Yesterday I wrote that the Los Angeles Board of Education was considering allowing Crescendo Charters to continue running its six schools in LAUSD, despite the fact that their boss had directed teachers and principals to help students cheat on state standardized exams. Perhaps due to public outrage, or possibly due to budget desperation, the Board voted yesterday to shut down the schools. (By closing the charter schools, LAUSD can take the campuses back and start running them as part of LAUSD, receiving state funding for each of their students that had gone directly to the Crescendo company.)
The original decision to keep the schools open was based on their high test scores and the sense that they had taken adequate steps to reform their naughty ways. However, the LA School Board ultimately recognized that those test scores were useless as indicators of school progress, considering that students had been given the tests in advance to study before taking the exams for real. Why it took the school board so long to recognize this obvious bias is an indication of its own incompetence and lack of integrity. Perhaps they, too, should have their credentials revoked and be forced to vacate the premises.
Revocation of charters is a relatively rare occurrence, especially for LAUSD, one of the most charter-friendly districts in the country. The board voted 6 to 1 in favor of the revocation, with only Marguerite Poindexter LaMotte dissenting. She continued to cling to the delusion that the improved test scores were an indication of academic success.

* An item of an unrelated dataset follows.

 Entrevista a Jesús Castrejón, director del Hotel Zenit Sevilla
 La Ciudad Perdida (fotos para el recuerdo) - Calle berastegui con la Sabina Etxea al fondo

In another pathetic move by United Teachers of Los Angeles (UTLA), outgoing union president A.J. Duffy called for the schools to stay open “for the kids” (and the teachers, who recently joined UTLA). Duffy correctly acknowledged the risks Crescendo teachers took to blow the whistle on their bosses. However, allowing the schools to remain in the hands of Crescendo is neither a service to students nor their teachers. If converted back to district-run schools, the teachers should stay on as members of the union, with all the contractual rights and protections of their colleagues in LAUSD.